A poesia cabralina, para ele, é esse exercício da contenção, como se funcionasse como uma represa. Ao falar da concisão do poeta, a ideia de Lourival é lembrar como o escrever pouco, domando as palavras, é um valor ético também. “A brevidade e a concisão já foram muito comuns no mundo antigo. Com o Twitter, a tecnologia está levando uma volta à necessidade da concisão. João Cabral já tem essa intuição no regime seco da sua poesia, que tira tudo o que não é essencial”, explica.

O professor lembra também que, por sua força, a poesia de Cabral chegou a se tornar em alguns autores uma influência danosa. “Em certo momento, as pessoas passaram a ler Cabral como a definição da poesia, e não como uma definição de poesia. A imitação e a cópia são a pior homenagem que se pode fazer a alguém. Acho que o mais importante a se guardar de Cabral é uma certa ética da forma”, defende.
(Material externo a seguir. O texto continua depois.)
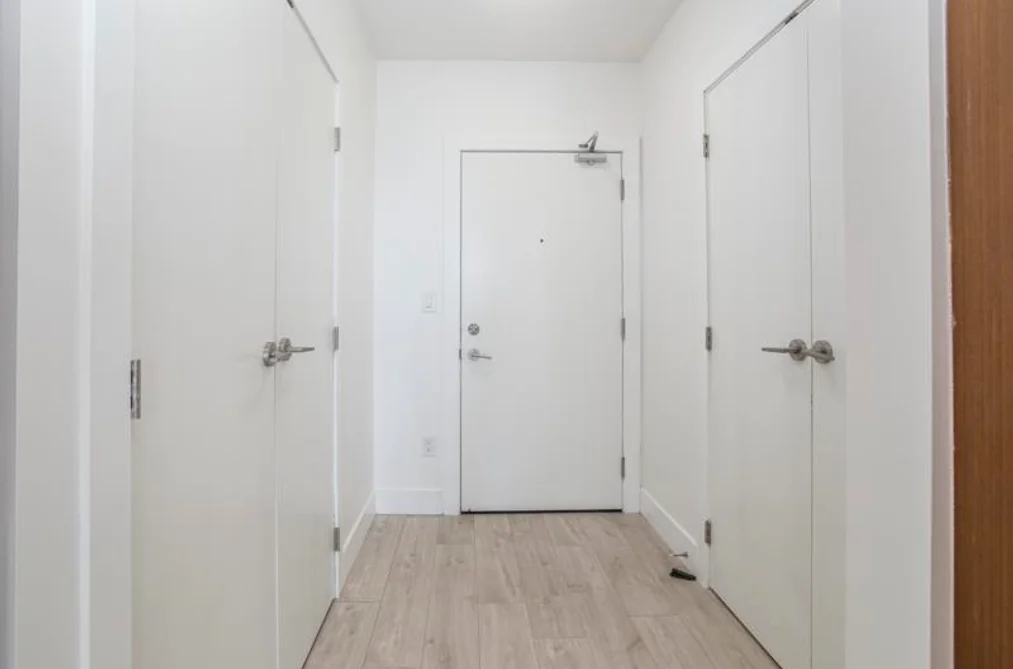 702 1155 THE HIGH STREET, Coquitlam, BC — Residential for Sale - Photo 2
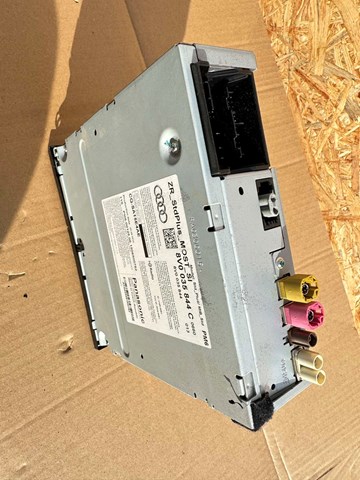 8V0035844C VAG купить в Ирпень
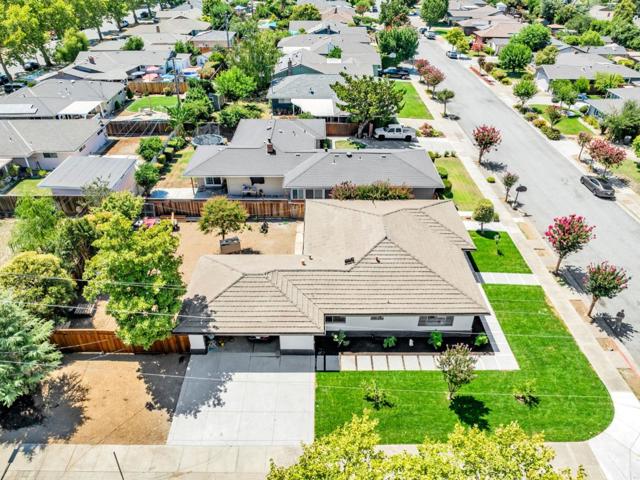 700 Eschenburg Drive, Gilroy CA: https://media.crmls.org/mediaz/c691436e-ccf6-40cf-9947-d7c100f9d157.jpg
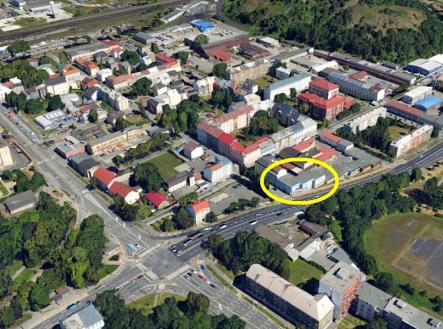 Pronájem kanceláře, 461 m²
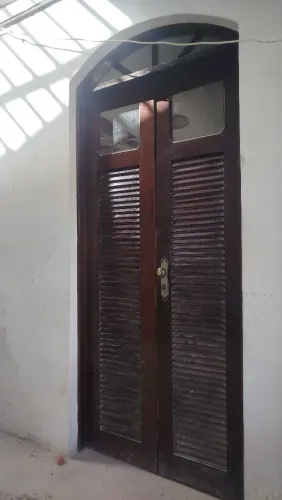Porta de Madeira Maciça com Arco "Veneziana - Estilo Colonial".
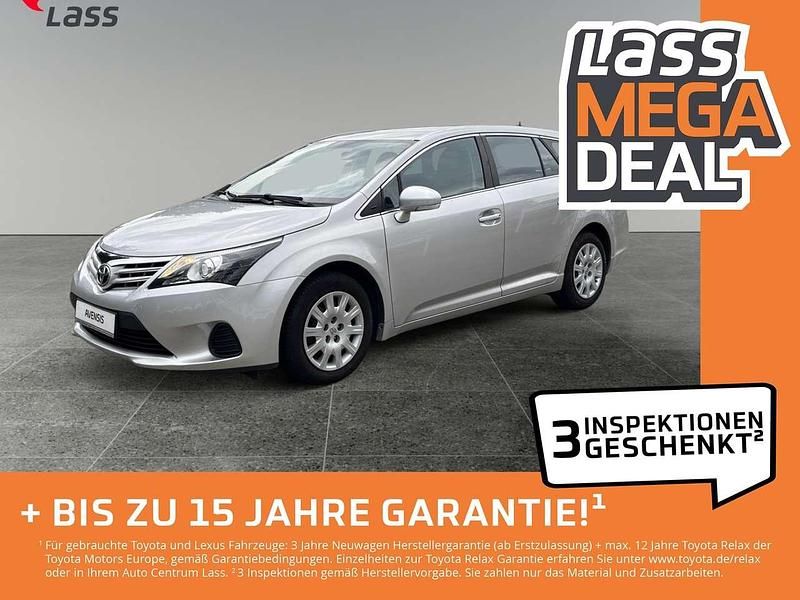 Silber Gebraucht 2014 Toyota Avensis Kombi | 9.980 € (Etwas zu teuer) - Bild 1/4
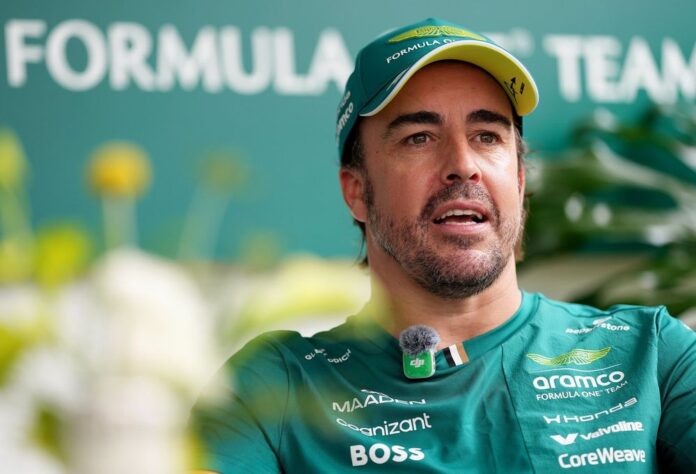 fernando-alonso-aston-martin-r.jpg
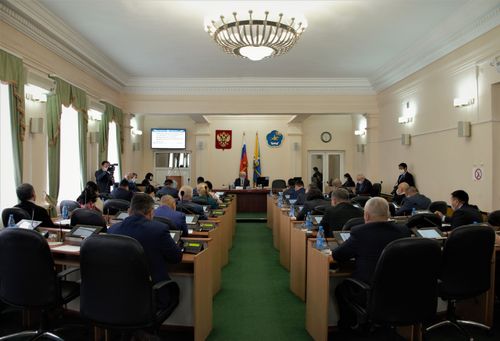 ВЕРХОВНЫЙ ХУРАЛ ТУВЫ ДОСРОЧНО ПРЕКРАТИЛ ПОЛНОМОЧИЯ ДВУХ ДЕПУТАТОВ ОТ ЛДПР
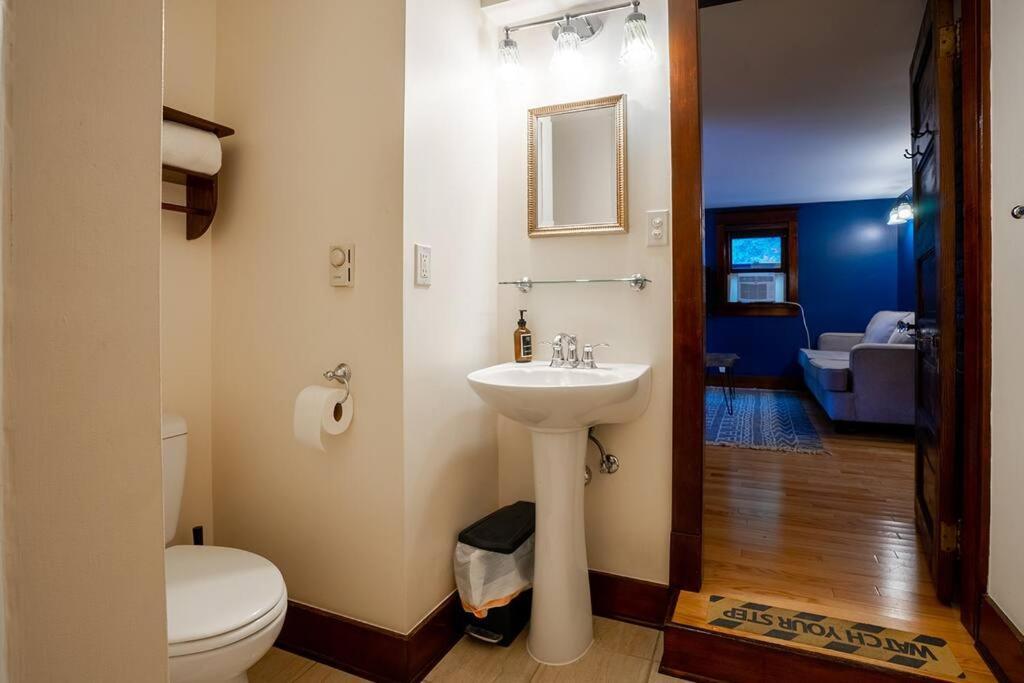 Charming 1Bd Suite In Capitol Hill - Foxglove Inn Seattle Ngoại thất bức ảnh
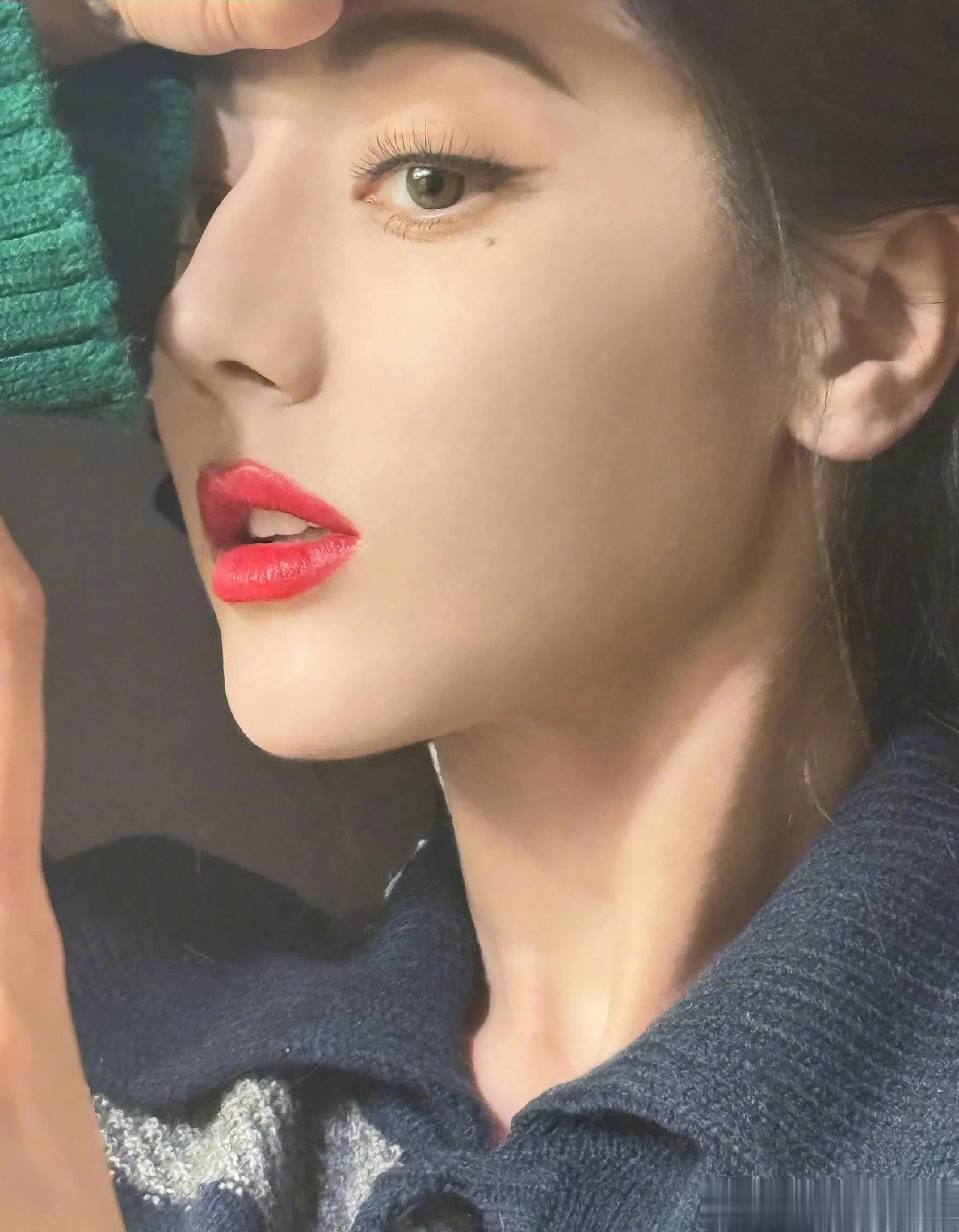 脸自拍,真美女无惧"死亡"角度,眼尾泪痣好迷人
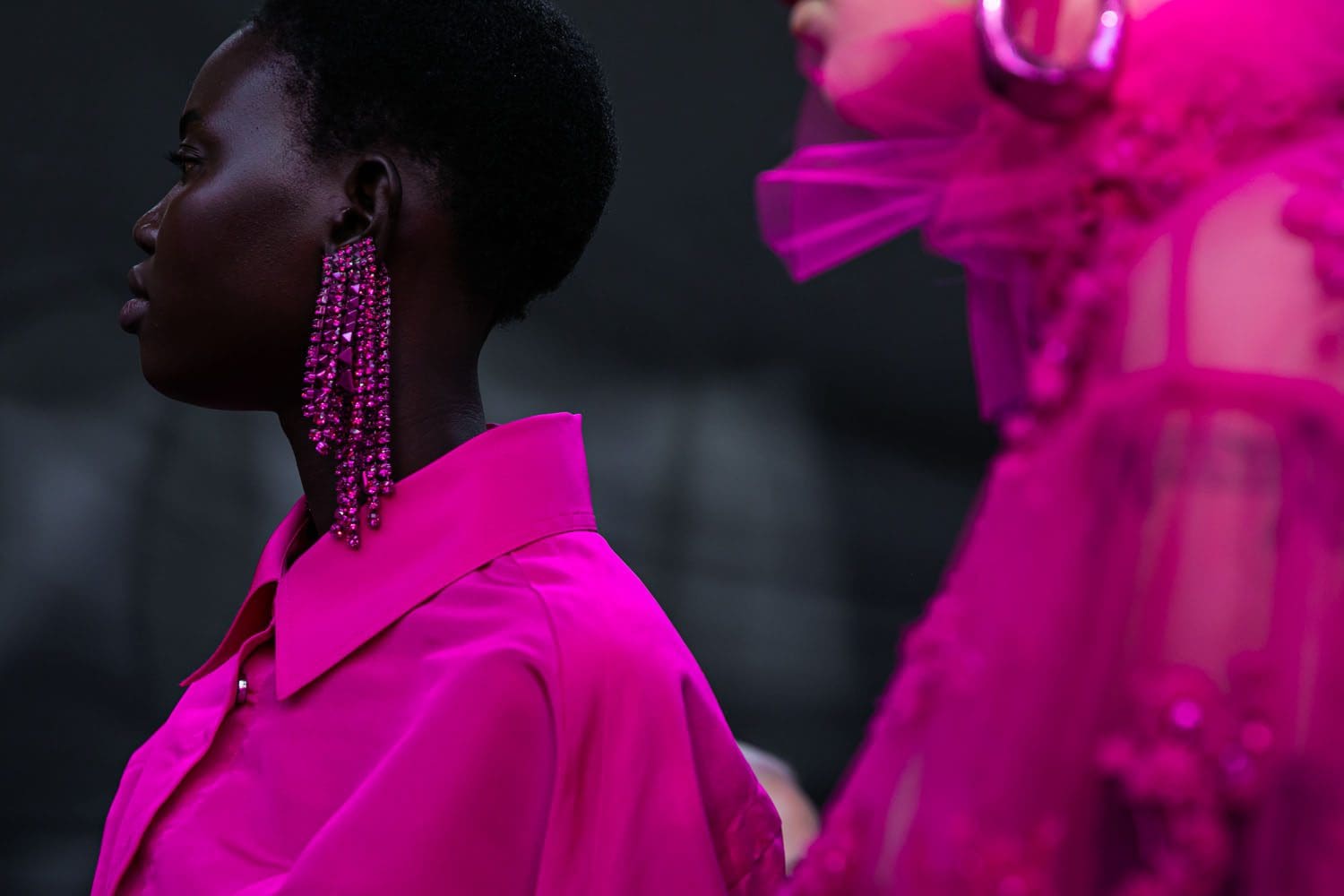 Valentino Backstage Especial Rosa Outono 2022-2023 Runway revista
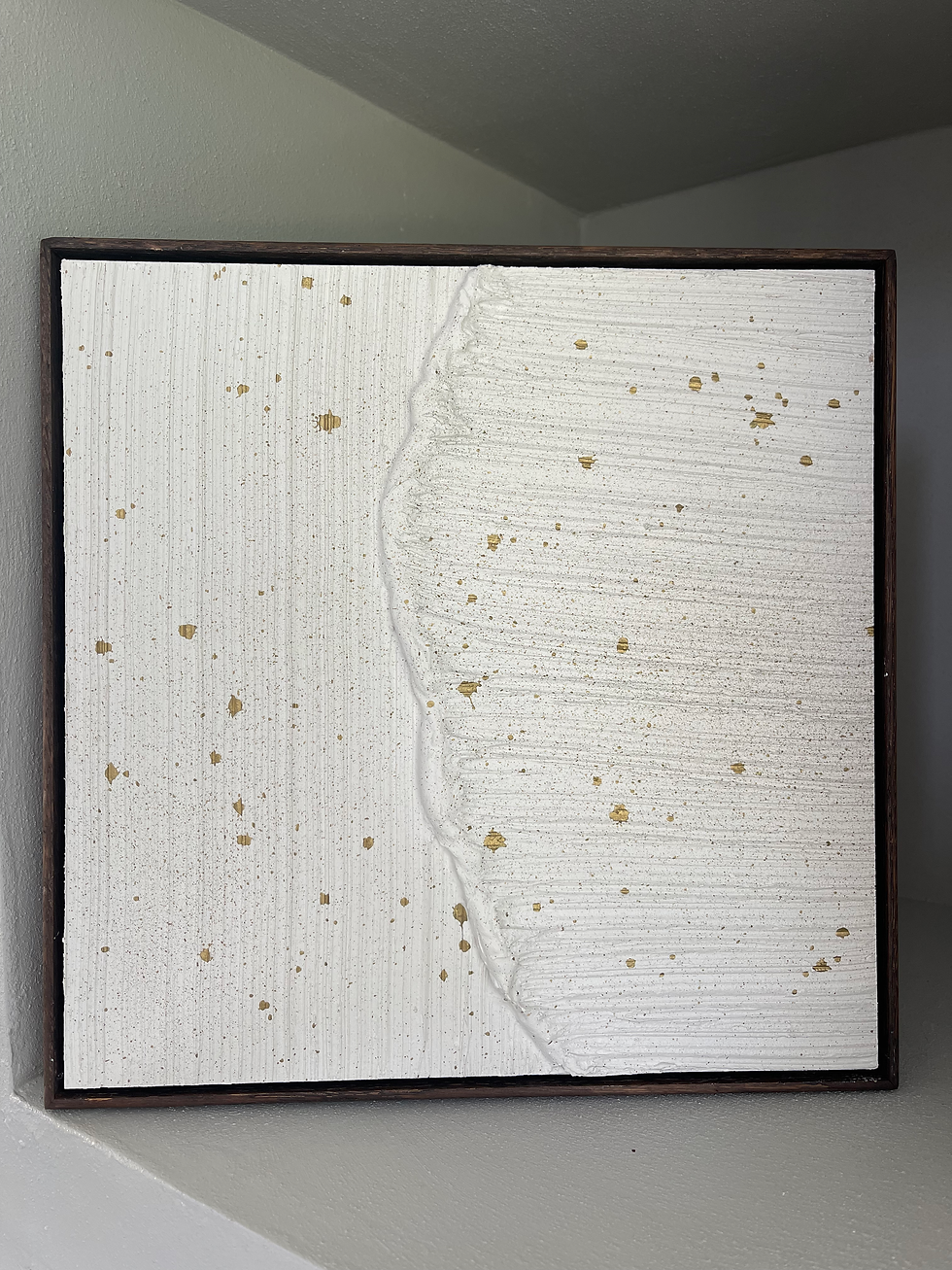 Miniature : Fragment d’art n°2 présenté de face, relief graphique aux lignes sculptées et finition lumineuse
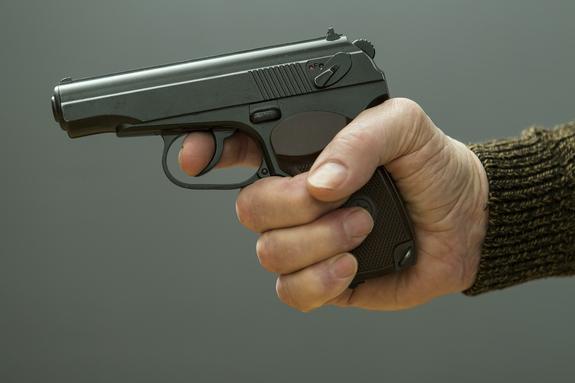 Украинец пытался ввезти в Крым оружие под капотом машины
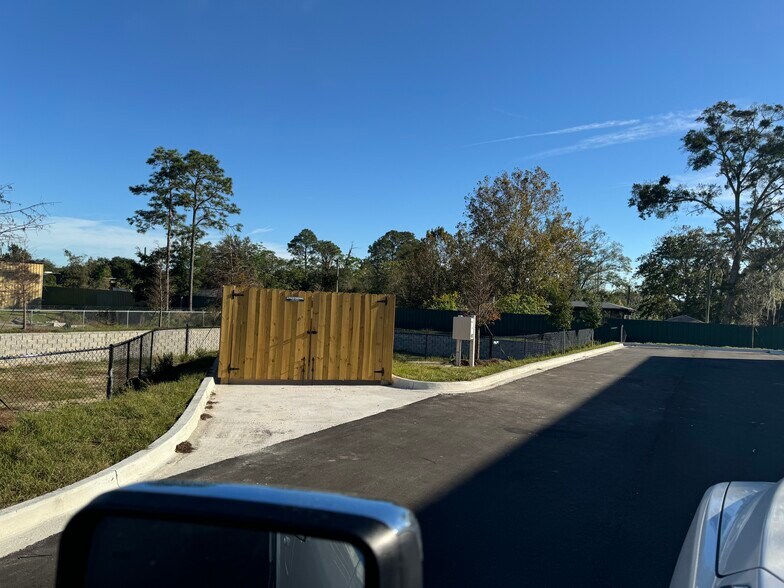 More Photos Of 155 Tresca Rd, Jacksonville Warehouse For Lease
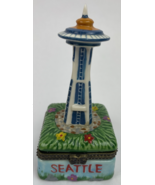 Seattle Space Needle 3D City Scene Porcelain Hinged Trinket Box w Ferry ... - $25.76 CAD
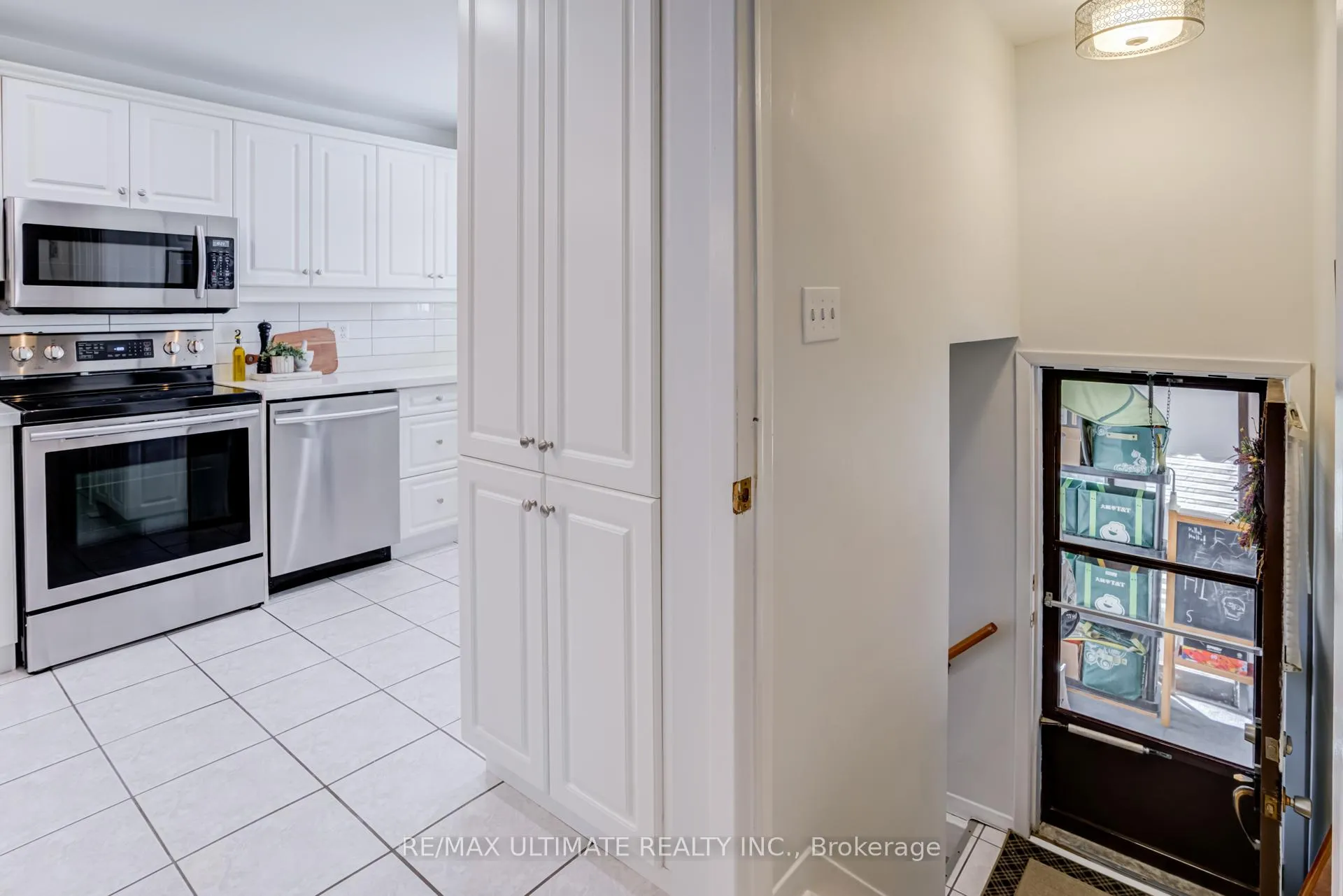 Photo 22 of 33 King Richard Court, Markham, Bullock — HOMEH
Outro convidado do evento, Raimundo Carrero, vai comentar o papel da narrativa na poesia cabralina. Autor de prosa e mais acostumado a comentar romancistas e contista, ele identifica a influência do formato de folhetos de cordel na construção de históricas como Morte e Vida Severina. “Ele é um poeta narrador. Morte e Vida é uma espécie de folheto de cordel erudito, despido da emoção e do romantismo”, explica.

Carrero defende também que, para autores de prosa, Cabral também deve ser visto como um nome essencial. “A palavra nele é exata e perfeita. É o que Flaubert dizia: deve-se evitar o lugar comum e ter uma originalidade permanente em cada frase. Existem dois poetas fundamentais para aprender a escrever: ele e Manuel Bandeira, ambos narrativos”, conclui.